Hacia principios de los años noventa del siglo veinte, antes incluso de la inclusión del Síndrome de Asperger en el DSM-IV, una nueva nomenclatura se ensayaba para los autistas poco identificables en las descripciones de Leo Kanner. “Autista de alto funcionamiento” era la etiqueta, hoy profundamente capacitista, que buscaba superar las estrechas paredes de los conceptos al uso. Una oleada de investigadores y activistas autistas tomaba la palabra: Jim Sinclair, Donna Williams, Temple Grandin, Marc Segard, Therese Joliffe, etc. El autismo no se trataba de un tema infantil. ¿Dónde encajar a estos bárbaros recién llegados? “Síndrome de Asperger” sería la categoría que entraría en disputa con “Autista de alto funcionamiento” a finales de siglo.
El arribo de esta no solo inauguraba una visión funcionalista sobre el autismo, también trazaba una ilusoria división en el mismo. Era preferible ser Asperger que autista. No solo para alejarse de los prejuicios de este, sino también por la fascinación que por él mostró Hollywood y la cultura popular. Los “pequeños profesores” se transformaron en los “genios y excéntricos incomprendidos”, abarrotando el imaginario de la moda occidental televisiva y literaria. Tendencia que contribuiría, también, a la caída de esta aristocracia autista. Su uso indiscriminado hizo que perdiera su especificidad diagnóstica y luego de 9 años comenzaría a desaparecer.

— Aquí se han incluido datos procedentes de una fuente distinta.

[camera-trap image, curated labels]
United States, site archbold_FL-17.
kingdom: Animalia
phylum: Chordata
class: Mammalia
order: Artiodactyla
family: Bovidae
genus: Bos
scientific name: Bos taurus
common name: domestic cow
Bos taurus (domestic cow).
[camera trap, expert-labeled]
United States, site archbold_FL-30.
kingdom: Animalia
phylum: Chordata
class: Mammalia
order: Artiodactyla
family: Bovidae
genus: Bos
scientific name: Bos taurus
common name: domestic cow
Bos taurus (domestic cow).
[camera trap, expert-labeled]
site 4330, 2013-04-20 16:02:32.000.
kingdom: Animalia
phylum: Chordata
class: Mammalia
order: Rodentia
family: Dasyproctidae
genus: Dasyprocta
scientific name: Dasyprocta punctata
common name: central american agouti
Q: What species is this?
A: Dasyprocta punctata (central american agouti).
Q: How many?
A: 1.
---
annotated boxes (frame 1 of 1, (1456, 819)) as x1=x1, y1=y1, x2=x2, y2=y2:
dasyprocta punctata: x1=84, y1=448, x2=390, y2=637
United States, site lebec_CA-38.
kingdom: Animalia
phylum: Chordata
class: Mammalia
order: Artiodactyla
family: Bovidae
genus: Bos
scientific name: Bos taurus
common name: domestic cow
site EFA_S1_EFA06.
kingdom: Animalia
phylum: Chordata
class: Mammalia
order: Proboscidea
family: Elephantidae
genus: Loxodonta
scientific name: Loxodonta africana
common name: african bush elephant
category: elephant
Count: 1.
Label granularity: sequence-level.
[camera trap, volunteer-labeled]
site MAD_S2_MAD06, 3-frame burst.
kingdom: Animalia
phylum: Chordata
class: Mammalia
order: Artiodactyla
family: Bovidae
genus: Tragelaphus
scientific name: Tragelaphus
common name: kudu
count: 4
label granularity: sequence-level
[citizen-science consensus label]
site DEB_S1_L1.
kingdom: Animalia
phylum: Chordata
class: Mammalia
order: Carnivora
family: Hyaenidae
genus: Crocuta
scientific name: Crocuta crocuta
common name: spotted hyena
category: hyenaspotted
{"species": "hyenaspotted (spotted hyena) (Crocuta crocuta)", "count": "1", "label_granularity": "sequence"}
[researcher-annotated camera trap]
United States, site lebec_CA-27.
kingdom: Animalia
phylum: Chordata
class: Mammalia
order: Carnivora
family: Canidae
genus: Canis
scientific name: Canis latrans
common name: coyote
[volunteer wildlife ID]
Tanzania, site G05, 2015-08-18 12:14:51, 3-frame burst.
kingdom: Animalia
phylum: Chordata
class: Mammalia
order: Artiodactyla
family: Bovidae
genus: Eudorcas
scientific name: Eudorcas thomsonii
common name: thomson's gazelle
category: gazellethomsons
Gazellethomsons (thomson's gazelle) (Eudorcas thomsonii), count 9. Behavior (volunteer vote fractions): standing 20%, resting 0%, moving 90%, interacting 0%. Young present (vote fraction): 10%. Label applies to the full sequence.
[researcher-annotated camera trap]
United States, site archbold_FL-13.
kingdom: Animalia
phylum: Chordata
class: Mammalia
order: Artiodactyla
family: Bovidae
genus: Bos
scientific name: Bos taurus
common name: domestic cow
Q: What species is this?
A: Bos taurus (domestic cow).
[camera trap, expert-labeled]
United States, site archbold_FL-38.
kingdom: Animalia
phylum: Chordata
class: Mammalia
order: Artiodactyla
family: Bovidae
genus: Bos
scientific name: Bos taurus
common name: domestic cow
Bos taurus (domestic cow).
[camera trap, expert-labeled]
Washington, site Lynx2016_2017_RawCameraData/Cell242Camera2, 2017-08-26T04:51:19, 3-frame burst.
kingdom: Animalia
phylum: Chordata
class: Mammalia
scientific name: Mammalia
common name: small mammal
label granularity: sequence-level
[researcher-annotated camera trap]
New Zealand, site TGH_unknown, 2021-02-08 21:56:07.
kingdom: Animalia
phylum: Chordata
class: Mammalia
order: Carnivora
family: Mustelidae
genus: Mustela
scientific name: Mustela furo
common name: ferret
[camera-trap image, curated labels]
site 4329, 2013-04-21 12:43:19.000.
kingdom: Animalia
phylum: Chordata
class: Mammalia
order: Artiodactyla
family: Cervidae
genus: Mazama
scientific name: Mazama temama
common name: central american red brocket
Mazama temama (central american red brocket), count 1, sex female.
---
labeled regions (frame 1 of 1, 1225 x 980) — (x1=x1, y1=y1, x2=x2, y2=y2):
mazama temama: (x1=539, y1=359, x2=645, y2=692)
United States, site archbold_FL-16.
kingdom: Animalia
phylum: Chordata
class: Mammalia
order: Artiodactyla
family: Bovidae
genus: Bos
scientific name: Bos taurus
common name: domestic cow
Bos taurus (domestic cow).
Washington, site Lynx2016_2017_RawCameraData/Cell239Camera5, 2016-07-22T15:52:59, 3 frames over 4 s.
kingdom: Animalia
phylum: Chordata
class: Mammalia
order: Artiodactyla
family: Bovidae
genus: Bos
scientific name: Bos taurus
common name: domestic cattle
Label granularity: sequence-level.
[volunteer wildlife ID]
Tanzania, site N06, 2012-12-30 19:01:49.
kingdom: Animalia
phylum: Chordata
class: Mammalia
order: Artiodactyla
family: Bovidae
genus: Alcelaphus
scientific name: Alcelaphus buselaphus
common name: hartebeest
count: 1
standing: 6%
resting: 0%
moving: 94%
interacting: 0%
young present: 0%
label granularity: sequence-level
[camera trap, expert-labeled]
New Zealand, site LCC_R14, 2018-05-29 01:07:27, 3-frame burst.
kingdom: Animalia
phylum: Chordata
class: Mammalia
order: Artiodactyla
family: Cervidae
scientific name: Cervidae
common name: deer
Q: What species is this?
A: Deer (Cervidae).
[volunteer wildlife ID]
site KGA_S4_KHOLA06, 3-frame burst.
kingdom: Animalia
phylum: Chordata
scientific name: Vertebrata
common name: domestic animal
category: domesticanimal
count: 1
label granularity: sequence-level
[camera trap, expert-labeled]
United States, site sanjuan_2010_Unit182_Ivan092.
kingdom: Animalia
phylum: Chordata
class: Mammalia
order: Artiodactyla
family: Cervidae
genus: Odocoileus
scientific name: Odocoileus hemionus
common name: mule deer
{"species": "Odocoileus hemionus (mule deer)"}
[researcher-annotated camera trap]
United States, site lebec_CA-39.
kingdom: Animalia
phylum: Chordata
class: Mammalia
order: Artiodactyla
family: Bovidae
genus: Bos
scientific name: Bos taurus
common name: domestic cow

Herta Schreibe tenía graves secuelas producto de una encefalitis. Fue enviada por Asperger a una clínica conocida por su programa de eutanasia. Treinta y cinco niños de doscientos, con diferentes discapacidades, fueron declarados como “no educables” por un comité del cual Asperger formaba parte. También fueron enviados a la siniestra clínica Spiegelgrund. Esto es parte de lo que ahora sabemos: incontable documentación fue destruida por los nazis.
No todos pueden oponerse al terror, no todos estarían llamados al heroísmo, dirán algunos. ¿Cómo oponerse a la maquinaria nazi? Pertenecer al programa de eugenesia y eutanasia no era obligatorio para ningún médico. Hans Asperger tomó esta decisión libre y en completa posesión de su voluntad. Esto señala lo terrible e inexcusable de su decisión. Sin atenuante posible.
El 18 de febrero, día del cumpleaños de Asperger, es ya un trasnochado día de celebración al hombre y la desaparecida categoría diagnóstica. Pero debe ser un día de reflexión para nuestra comunidad. Para empezar a elaborar una historia del autismo por autistas, de una cultura con referentes propios. Para recordar en el nombre de Herta Schreibe el de las miles de infancias anónimas cegadas en nombre del “funcionamiento”, de la “producción”, de la supremacía capacitista. Hans Asperger es el rostro del recelo a la diferencia. Del odio a quien no puede ser aprovechado o “(re)educado” a los fines de la sociedad capacitista. El rostro de Herta es el de todas las intersecciones de cuerpos y mentes excluidos. Hoy, todos los diferentes somos Herta Schreibe, nunca más Hans Asperger.